You might sometimes think that fashion has gone to the birds, but in the 1920s, it actually saved a few species.
You see, in the late 1800s, large, ornate hats were all the rage. Adorned with lace and pearls and feathers, some even had entire bird nests or cages incorporated into them! And a Victorian lady never left the house without a hat.
Hunters descended on the Florida Everglades in search of spoonbills, flamingos, herons, and egrets. These birds were favored for their plumes so they were killed by the millions. Conservationists tried to stop the massacre (around this time a few of them formed the National Audubon Society), but still the demand grew.
Eventually, feathers were worth more than double their weight in gold! That meant it was more lucrative (and easier) to kill birds than to pan for gold. In a time when a month’s rent was $10, the plumes of four birds would fetch $32.

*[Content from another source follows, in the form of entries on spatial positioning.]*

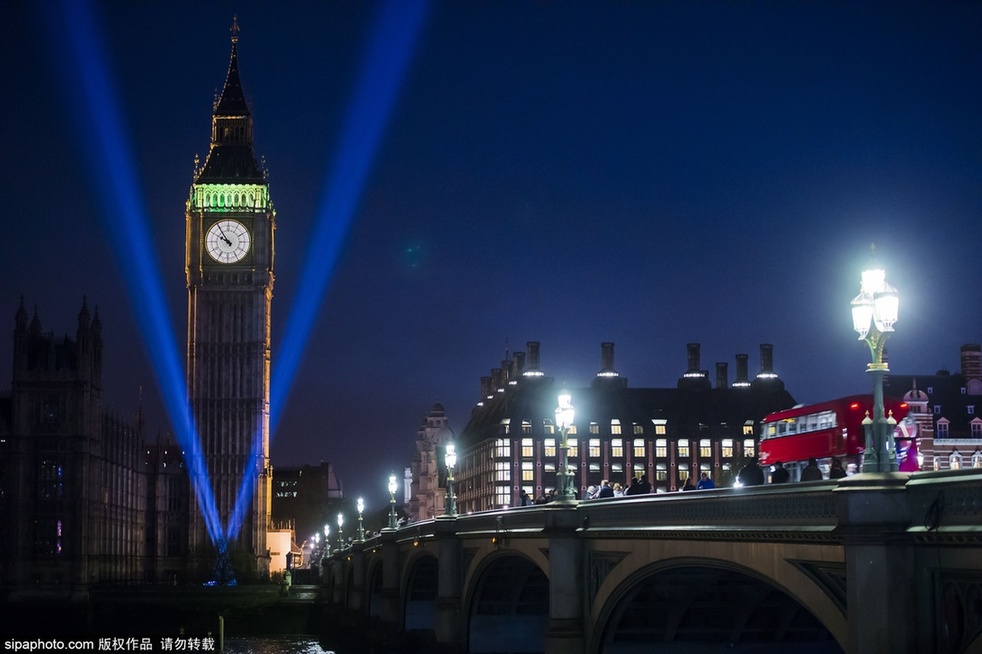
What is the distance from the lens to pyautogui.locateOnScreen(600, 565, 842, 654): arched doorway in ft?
108

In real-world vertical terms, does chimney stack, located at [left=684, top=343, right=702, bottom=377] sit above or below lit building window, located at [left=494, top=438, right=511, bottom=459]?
above

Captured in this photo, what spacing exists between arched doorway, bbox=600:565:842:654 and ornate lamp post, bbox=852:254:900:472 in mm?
13756

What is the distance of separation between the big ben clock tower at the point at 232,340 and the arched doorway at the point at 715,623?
112 metres

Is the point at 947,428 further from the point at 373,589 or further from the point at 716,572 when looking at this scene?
the point at 716,572

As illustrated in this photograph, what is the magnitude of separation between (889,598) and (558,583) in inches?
627

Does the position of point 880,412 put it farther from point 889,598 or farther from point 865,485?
point 889,598

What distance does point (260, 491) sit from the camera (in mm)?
144500

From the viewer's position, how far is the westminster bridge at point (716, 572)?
18203mm

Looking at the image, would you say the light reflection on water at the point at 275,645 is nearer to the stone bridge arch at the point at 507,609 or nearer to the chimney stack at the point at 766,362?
the stone bridge arch at the point at 507,609

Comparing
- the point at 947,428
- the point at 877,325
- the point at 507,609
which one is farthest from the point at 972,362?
the point at 877,325

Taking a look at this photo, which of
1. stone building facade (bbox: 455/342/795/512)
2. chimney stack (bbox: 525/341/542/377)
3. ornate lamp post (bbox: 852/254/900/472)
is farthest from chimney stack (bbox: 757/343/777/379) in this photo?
ornate lamp post (bbox: 852/254/900/472)

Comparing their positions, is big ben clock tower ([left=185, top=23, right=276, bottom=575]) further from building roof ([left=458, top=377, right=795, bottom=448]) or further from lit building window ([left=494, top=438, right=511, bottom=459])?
building roof ([left=458, top=377, right=795, bottom=448])

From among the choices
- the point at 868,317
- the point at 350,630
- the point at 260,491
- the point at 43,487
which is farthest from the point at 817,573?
the point at 260,491

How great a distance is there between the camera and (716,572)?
30.7 metres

Hunters shot every adult bird they could find, leaving orphaned chicks and unhatched eggs to die. Two generations of birds were wiped out because of a fashion trend.
Even after hunting was outlawed, the slaughter continued. One of the country’s first game wardens, Guy Bradley, was hired to patrol southern Florida and prevent poaching. He was murdered by a hunter while protecting the Everglades. Two other men–a game warden and a deputy sheriff–were killed soon after.
It seemed like nothing could save the birds and end the senseless bloodshed of human and animal life.
Perhaps the flappers didn’t choose a new style because they thought of the birds, but the shift in sartorial trends made a huge impact on animals. All it took was for people not to buy feathered hats. It’s a simple strategy that we can do today: decrease the demand to stop questionable practices.
Animal ingredients are in many articles of clothing. When you shop, you can look out for (and avoid buying) products containing fur, leather, wool, feathers, silk, coral, horns or bone.
Every time we buy something we’re voting with our dollars. Industries thrive or wither away because of consumer choices. That’s a powerful thing.